■ **Teks yang Ditampilkan**:
######

Tolok ukur kesalehan hakikatnya adalah output sosialnya: kasih sayang sosial,
sikap demokratis, cinta kasih, kemesraan dengan orang lain, memberi, membantu
sesama. Idealnya, orang beragama itu mesti shalat, misa, atau ikut kebaktian,
tetapi juga tidak korupsi dan memiliki perilaku yang santun dan berkasih
sayang. Agama adalah akhlak. Agama adalah perilaku. Agama adalah sikap. Semua
agama tentu mengajarkan kesantunan, belas kasih,dan cinta kasih sesama. Bila
kita cuma puasa, shalat, baca al-quran, pergi kebaktian, misa, datang ke pura,
menurut saya, kita belum layak disebut orang yang beragama. Tetapi, bila saat
bersamaan kita tidak mencuri uang negara, menyantuni fakir miskin, memberi
makan anak-anak terlantar, hidup bersih, maka itulah orang beragama. Ukuran
keberagamaan seseorang sesungguhnya bukan dari kesalehan personalnya, melainkan
diukur dari kesalehan sosialnya.
Bukan
kesalehan pribadi, tapi kesalehan sosial. Orang beragama adalah orang yang bisa
menggembirakan tetangganya. Orang beragama ialah orang yang menghormati orang
lain, meski beda agama. Orang yang punya solidaritas dan keprihatinan sosial
pada kaum mustadh'afin (kaum tertindas). Juga tidak korupsi dan tidak
mengambil yang bukan haknya. Karena itu, orang beragama mestinya memunculkan
sikap dan jiwa sosial tinggi. Bukan orang-orang yang meratakan dahinya ke
lantai masjid, sementara beberapa meter darinya, orang-orang miskin meronta
kelaparan. Ekstrinsik Vs Intrinsik Dalam sebuah hadis diceritakan, suatu ketika
Nabi Muhammad SAW mendengar berita perihal seorang yang shalat di malam hari
dan puasa di siang hari, tetapi menyakiti tetangganya dengan lisannya. Nabi
Muhammad SAW menjawab singkat, "Ia di neraka".
Hadis ini
memperlihatkan kepada kita bahwa ibadah ritual saja belum cukup. Ibadah ritual
mesti dibarengi ibadah sosial. Pelaksanaan ibadah ritual yang tulus harus
melahirkan kepedulian pada lingkungan sosial. Hadis di atas juga ingin
mengatakan, agama jangan dipakai sebagai tameng memperoleh kedudukan dan citra
baik dihadapan orang lain. Hal ini sejalan dengan definisi keberagamaan dari
Gordon W. Allport. Allport, psikolog, membagi dua macam cara
beragama:ekstrinsik dan intrinsik. Yang ekstrinsik memandang agama sebagai
sesuatu yang dapat dimanfaatkan. Agama dimanfaatkan demikian rupa agar dia
memperoleh status darinya. Ia puasa, misa, kebaktian, atau membaca kitab suci,
bukan untuk meraih keberkahan Tuhan, melainkan supaya orang lain menghargai
dirinya. Dia beragama demi status dan harga diri.

######

■ **Informasi Hasil Ekstraksi**:

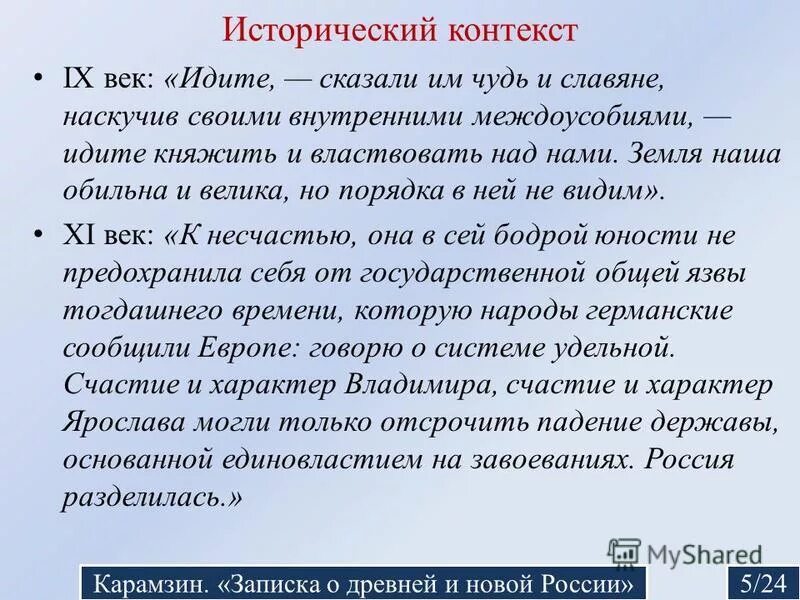 Исторический контекст

• IX век: «Идите, — сказали им чудь и славяне, наскучив своими внутренними междоусобиями, — идите княжить и властвовать над нами. Земля наша обильна и велика, но порядка в ней не видим».

• XI век: «К несчастью, она в сей бодрой юности не предохранила себя от государственной общей язвы тогдашнего времени, которую народы германские сообщили Европе: говорю о системе удельной. Счастие и характер Владимира, счастие и характер Ярослава могли только отсрочить падение державы, основанной единовластием на завоеваниях. Россия разделилась.»

MyShared

Карамзин. «Записка о древней и новой России» 5/24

######

■ **Tugas yang Dikerjakan**:
1. Tentukan apakah setiap pernyataan berikut sesuai dengan teks tentang kesalehan sosial. Jawab ya atau tidak, lalu sertakan kutipan persis kata-kata teks yang menentukannya.
(a) Ukuran keberagamaan seseorang diukur dari kesalehan personalnya.
(b) Allport disebut sebagai seorang psikolog.
(c) Dalam hadis itu, Nabi Muhammad SAW menyatakan bahwa orang yang shalat malam dan puasa siang tetapi menyakiti tetangganya dengan lisannya berada di surga.
2. Kutip persis bagian teks tentang kesalehan sosial yang dimulai dengan "Tolok ukur kesalehan" dan berlanjut hingga "dari kesalehan sosialnya.".

■ **Jawaban Latihan**:
1.
(a) Tidak: "Ukuran keberagamaan seseorang sesungguhnya bukan dari kesalehan personalnya, melainkan diukur dari kesalehan sosialnya."
(b) Ya: "Allport, psikolog, membagi dua macam cara"
(c) Tidak: "Ia di neraka"

2.
Tolok ukur kesalehan hakikatnya adalah output sosialnya: kasih sayang sosial,
sikap demokratis, cinta kasih, kemesraan dengan orang lain, memberi, membantu
sesama. Idealnya, orang beragama itu mesti shalat, misa, atau ikut kebaktian,
tetapi juga tidak korupsi dan memiliki perilaku yang santun dan berkasih
sayang. Agama adalah akhlak. Agama adalah perilaku. Agama adalah sikap. Semua
agama tentu mengajarkan kesantunan, belas kasih,dan cinta kasih sesama. Bila
kita cuma puasa, shalat, baca al-quran, pergi kebaktian, misa, datang ke pura,
menurut saya, kita belum layak disebut orang yang beragama. Tetapi, bila saat
bersamaan kita tidak mencuri uang negara, menyantuni fakir miskin, memberi
makan anak-anak terlantar, hidup bersih, maka itulah orang beragama. Ukuran
keberagamaan seseorang sesungguhnya bukan dari kesalehan personalnya, melainkan
diukur dari kesalehan sosialnya.